Euler's formula states that |OI|^2=R^2-2Rr, where O and I are the circumcenter and incenter of triangle ABC. Because $|OI|^2\underline >0,$ we have $R\underline >2r,$ or $\frac {r}{R}\underline < \frac {1}{2},$ from which (b) follows.

Note: Relation (âˆ-) also has a geometric interpretation.

As shown in the Figure, let O be the circumcenter, and let A_1,B_1,C_1

be the feet of the perpendiculars from O to sides BC,CA,AB, respectively. (Thus A_1,B_1,C_1

are the midpoints of sides BC,CA,AB, respectively.) Because $\angle AOB=2C$ and triangle AOB is isosceles with |OA|=|OB|=R,

we have $|OC_1|=R\cos C.$ Likewise, $|OB_1|=R\cos B$ and $|OA_1|=R\cos A.$

It suffices to show that

|OA_1|+|OB_1|+|OC_1|=R+r.

Note that

|OA|=|OB|=|OC|=R and |BA_1|=|A_1C|,|CB_1|=|B_1A|,|AC_1|=|C_1B|.

Hence |AB|=2|A_1B_1|,|BC|=2|B_1C_1|,|CA|=2|C_1A_1|.
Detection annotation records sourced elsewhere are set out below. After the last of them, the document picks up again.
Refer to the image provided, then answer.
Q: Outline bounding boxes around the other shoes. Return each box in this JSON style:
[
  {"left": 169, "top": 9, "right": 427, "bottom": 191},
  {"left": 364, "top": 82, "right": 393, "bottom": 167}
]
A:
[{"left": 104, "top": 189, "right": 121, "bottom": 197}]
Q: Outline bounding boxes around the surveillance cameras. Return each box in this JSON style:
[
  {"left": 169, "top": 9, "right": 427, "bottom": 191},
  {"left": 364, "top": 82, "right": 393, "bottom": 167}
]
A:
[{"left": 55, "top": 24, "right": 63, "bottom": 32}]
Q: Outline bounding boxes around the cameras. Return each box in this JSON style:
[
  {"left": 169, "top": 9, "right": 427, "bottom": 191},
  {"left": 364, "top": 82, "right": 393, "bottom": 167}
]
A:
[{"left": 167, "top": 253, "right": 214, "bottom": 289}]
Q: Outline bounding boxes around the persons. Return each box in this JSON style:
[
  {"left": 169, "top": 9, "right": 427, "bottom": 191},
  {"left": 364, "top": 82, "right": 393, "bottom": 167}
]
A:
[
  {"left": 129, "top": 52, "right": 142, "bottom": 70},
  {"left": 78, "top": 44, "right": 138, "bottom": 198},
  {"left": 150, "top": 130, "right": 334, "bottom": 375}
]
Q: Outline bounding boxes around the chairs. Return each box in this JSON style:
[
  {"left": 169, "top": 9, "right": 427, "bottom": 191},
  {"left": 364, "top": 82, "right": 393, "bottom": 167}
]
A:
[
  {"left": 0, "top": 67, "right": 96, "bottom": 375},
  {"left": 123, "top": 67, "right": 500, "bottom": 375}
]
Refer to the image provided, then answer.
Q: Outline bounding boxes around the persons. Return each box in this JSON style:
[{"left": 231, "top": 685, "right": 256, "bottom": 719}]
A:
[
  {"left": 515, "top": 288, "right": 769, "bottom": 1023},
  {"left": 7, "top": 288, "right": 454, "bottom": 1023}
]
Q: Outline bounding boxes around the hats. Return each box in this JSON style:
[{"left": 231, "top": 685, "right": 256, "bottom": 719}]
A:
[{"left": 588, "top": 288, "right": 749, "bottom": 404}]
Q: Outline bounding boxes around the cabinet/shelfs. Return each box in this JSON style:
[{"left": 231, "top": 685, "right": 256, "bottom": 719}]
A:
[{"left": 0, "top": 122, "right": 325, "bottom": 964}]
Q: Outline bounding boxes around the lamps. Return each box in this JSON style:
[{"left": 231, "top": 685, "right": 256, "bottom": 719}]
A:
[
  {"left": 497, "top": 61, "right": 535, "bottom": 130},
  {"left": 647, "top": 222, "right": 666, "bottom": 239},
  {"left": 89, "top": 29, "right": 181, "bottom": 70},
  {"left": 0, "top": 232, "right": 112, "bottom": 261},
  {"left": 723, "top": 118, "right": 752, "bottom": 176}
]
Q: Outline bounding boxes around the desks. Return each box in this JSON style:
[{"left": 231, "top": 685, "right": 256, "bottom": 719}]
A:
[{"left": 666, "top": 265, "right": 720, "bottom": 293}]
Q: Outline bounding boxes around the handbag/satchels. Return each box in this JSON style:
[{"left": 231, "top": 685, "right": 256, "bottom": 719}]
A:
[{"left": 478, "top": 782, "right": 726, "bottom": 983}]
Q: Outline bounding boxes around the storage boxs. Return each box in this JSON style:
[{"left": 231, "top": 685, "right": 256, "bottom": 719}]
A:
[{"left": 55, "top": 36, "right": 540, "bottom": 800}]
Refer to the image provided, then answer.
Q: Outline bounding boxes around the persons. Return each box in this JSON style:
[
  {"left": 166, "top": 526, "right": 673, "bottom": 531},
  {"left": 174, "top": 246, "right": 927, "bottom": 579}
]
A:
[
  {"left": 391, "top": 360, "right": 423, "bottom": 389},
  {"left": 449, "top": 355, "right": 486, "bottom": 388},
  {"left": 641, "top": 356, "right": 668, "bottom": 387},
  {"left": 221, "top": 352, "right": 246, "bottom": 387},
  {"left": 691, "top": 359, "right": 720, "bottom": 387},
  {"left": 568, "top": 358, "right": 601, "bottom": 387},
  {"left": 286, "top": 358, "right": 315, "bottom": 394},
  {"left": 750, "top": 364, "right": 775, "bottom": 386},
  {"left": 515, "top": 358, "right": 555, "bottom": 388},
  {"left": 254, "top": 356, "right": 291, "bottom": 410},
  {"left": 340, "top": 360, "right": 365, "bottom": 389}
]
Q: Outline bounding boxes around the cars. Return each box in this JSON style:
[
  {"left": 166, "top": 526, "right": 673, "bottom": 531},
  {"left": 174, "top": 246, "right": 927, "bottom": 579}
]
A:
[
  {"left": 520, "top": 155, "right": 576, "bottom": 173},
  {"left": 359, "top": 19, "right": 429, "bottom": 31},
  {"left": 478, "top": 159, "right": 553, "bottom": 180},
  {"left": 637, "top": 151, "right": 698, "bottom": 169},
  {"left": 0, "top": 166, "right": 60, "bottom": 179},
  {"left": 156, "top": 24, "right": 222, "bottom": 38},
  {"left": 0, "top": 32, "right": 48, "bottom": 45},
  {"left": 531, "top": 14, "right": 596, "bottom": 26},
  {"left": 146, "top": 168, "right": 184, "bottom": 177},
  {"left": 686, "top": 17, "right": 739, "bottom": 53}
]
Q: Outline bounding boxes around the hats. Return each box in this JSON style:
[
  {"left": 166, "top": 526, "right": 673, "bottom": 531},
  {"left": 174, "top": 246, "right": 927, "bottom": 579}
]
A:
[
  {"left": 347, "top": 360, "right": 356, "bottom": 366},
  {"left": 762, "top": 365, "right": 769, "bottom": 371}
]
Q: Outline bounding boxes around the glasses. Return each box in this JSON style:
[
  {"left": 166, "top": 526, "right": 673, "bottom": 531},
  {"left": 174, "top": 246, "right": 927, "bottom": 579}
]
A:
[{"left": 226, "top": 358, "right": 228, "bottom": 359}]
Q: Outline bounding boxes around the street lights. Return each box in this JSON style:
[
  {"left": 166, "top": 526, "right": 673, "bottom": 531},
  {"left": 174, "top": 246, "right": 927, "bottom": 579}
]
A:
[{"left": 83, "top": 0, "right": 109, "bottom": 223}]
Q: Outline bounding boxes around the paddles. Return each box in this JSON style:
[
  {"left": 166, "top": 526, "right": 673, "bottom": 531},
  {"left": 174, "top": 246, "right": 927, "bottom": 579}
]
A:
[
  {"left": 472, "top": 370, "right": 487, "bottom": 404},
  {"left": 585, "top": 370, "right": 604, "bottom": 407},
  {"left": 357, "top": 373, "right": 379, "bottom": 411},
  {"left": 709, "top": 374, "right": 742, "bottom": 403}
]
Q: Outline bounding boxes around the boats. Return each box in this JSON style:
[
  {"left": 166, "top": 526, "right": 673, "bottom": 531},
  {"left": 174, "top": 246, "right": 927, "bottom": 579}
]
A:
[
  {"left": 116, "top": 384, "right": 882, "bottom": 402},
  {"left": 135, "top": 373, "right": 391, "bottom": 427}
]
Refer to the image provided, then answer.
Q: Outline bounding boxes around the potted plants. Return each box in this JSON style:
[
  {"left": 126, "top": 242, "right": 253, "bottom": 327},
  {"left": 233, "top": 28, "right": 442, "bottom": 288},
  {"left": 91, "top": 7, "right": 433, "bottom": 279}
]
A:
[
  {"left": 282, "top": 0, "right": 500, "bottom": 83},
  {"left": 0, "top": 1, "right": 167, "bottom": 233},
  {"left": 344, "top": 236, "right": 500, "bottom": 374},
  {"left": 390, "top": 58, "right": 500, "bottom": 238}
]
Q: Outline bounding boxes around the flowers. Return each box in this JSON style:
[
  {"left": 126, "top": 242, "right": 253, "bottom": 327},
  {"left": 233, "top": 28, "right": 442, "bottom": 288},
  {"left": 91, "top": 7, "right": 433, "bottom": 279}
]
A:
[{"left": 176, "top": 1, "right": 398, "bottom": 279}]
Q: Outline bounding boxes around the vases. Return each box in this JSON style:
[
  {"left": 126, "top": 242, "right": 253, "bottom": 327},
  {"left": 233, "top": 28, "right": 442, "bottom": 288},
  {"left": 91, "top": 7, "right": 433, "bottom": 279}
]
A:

Let s denote the semiperimeter of triangleABC.Applying Ptolemy's theorem to cyclic quadrilaterals OA_1CB_1,OB_1AC_1,OC_1BA_1 yields

|A_1B_1|.|OC|=|A_1C|.|OB_1|+|CB_1|.|OA_1|,

|B_1C_1|.|OA|=|B_1A|.|OC_1|+|AC_1|.|OB_1|,

|C_1A_1|.|OB|=|C_1B|.|OA_1|+|BA_1|.|OC_1|.

Adding the above gives

Rs=|OA_1|(s-|A_1B|)+|OB_1|(s-|B_1C|)+|OC_1|(s-|C_1A|)

=s(|OA_1|+|OB_1|+|OC_1|)-[ABC]

=s(|OA_1|+|OB_1|+|OC_1|)-rs,

from which our desired result follows.